**Exercise:** Please copy the text of each of the records below word for word, leaving the pictures out of your answer.

◇ ◇ ◇ ◇ ◇ ◇ ◇

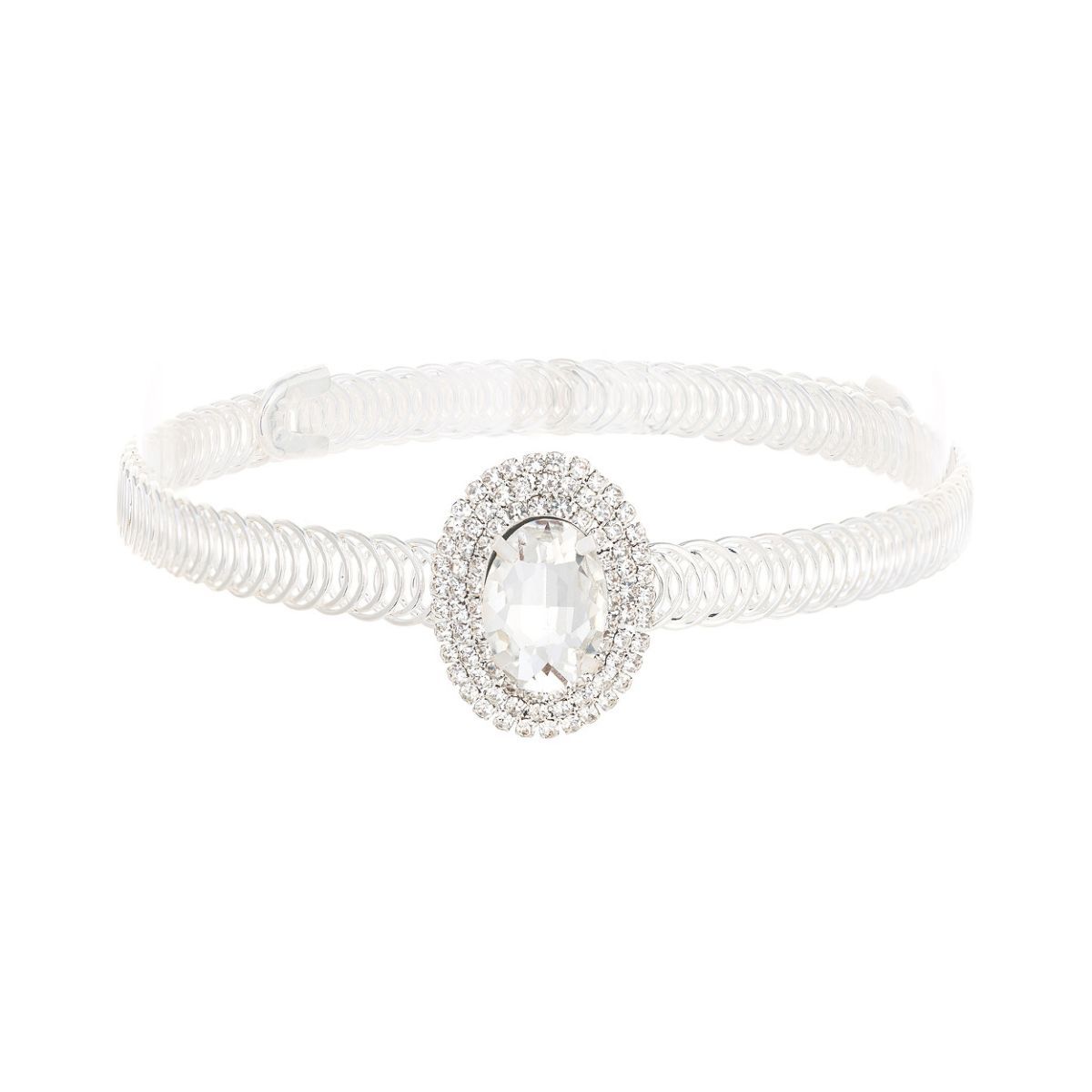 Clear Silver Memory Wire Choker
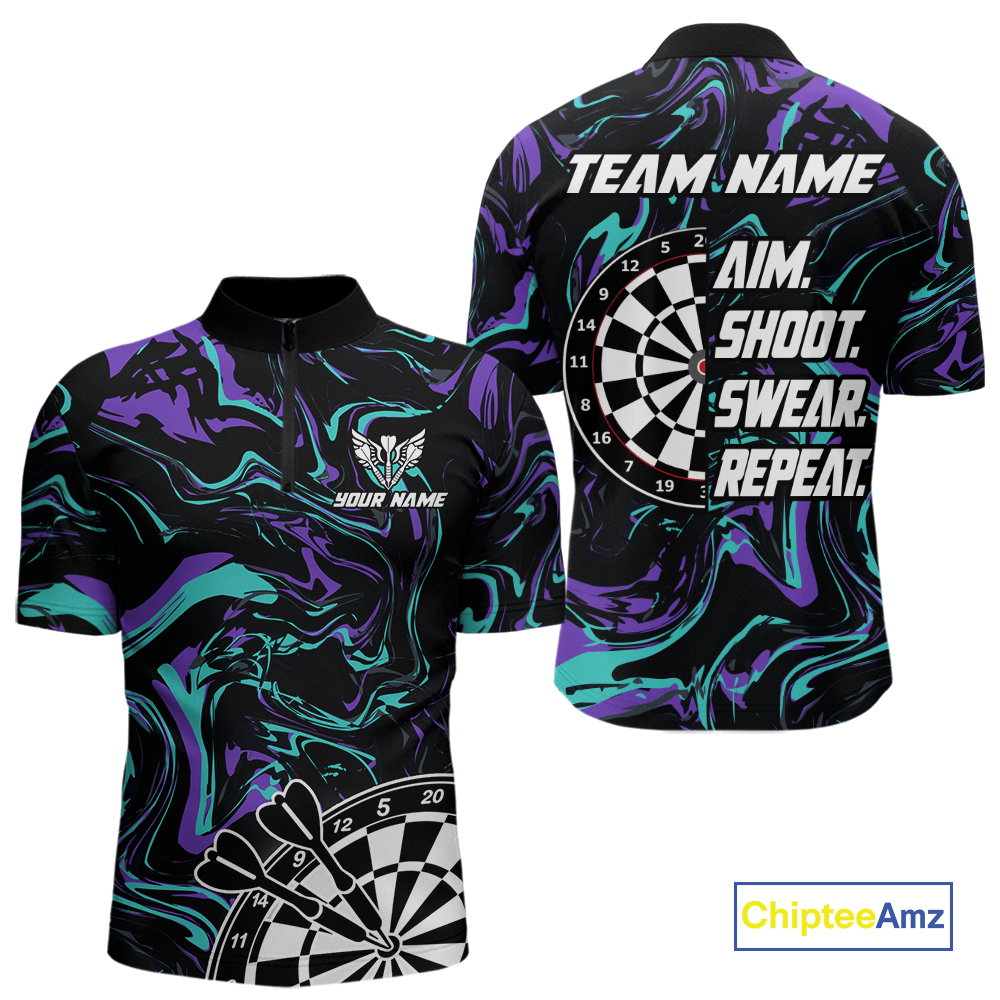 Turquoise-Purple Pattern Aim Shoot Swear Repeat Darts Team Jerseys Dart Shirts For Men NNT168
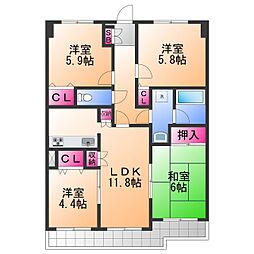 ライオンズマンション熊取第二 4LDKの間取図画像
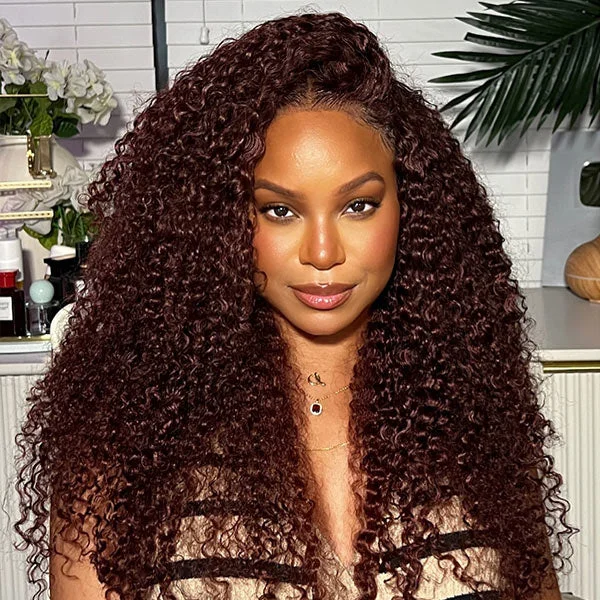 real person hair ring ribbed ring-Kinky Curly Reddish Brown Wear Go Wig Pre-cut 4x6 Lace Glueless Human Hair Wigs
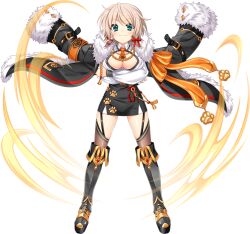 1girl aqua_eyes armor black_jacket bob_cut breasts cleavage collared_shirt crossed_arms garter_straps greaves grey_hair jacket large_breasts long_sleeves looking_at_viewer maeda_matazaemon_wanko_toshie motion_lines mtu_(orewamuzituda) necktie open_clothes open_jacket orange_necktie red_ribbon ribbon sengoku_koihime shirt short_hair simple_background skirt smile solo standing tareme thighhighs thighs transparent_background v-shaped_eyebrows white_shirt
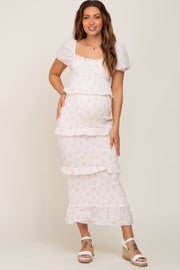 Light Pink Floral Square Neck Smocked Maternity Maxi Dress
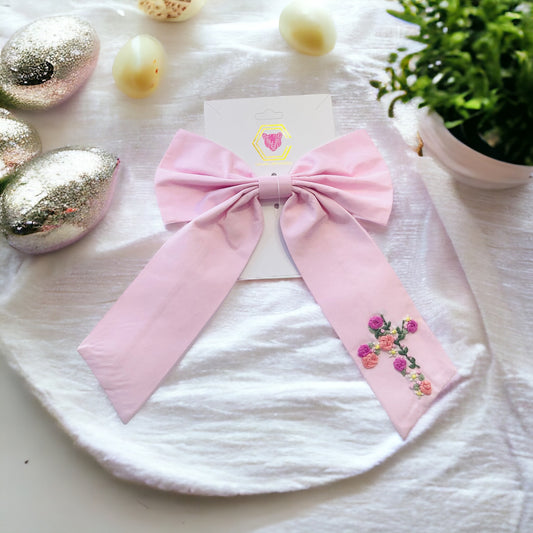 Floral Cross Hand Embroidered Bow | Pink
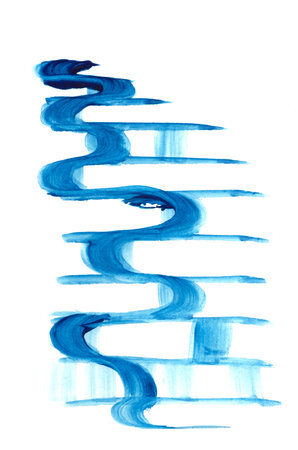 abstract watercolor texture of wavy and straight blue lines backgroundの写真素材
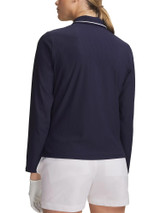 Under Armour Women's Drive Chill Long Sleeve Polo - Midnight Navy/White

◇ ◇ ◇ ◇ ◇ ◇ ◇

**Answer space:**
 Clear Silver Memory Wire Choker
 Turquoise-Purple Pattern Aim Shoot Swear Repeat Darts Team Jerseys Dart Shirts For Men NNT168
 ライオンズマンション熊取第二 4LDKの間取図画像
 real person hair ring ribbed ring-Kinky Curly Reddish Brown Wear Go Wig Pre-cut 4x6 Lace Glueless Human Hair Wigs
 1girl aqua_eyes armor black_jacket bob_cut breasts cleavage collared_shirt crossed_arms garter_straps greaves grey_hair jacket large_breasts long_sleeves looking_at_viewer maeda_matazaemon_wanko_toshie motion_lines mtu_(orewamuzituda) necktie open_clothes open_jacket orange_necktie red_ribbon ribbon sengoku_koihime shirt short_hair simple_background skirt smile solo standing tareme thighhighs thighs transparent_background v-shaped_eyebrows white_shirt
 Light Pink Floral Square Neck Smocked Maternity Maxi Dress
 Floral Cross Hand Embroidered Bow | Pink
 abstract watercolor texture of wavy and straight blue lines backgroundの写真素材
 Under Armour Women's Drive Chill Long Sleeve Polo - Midnight Navy/White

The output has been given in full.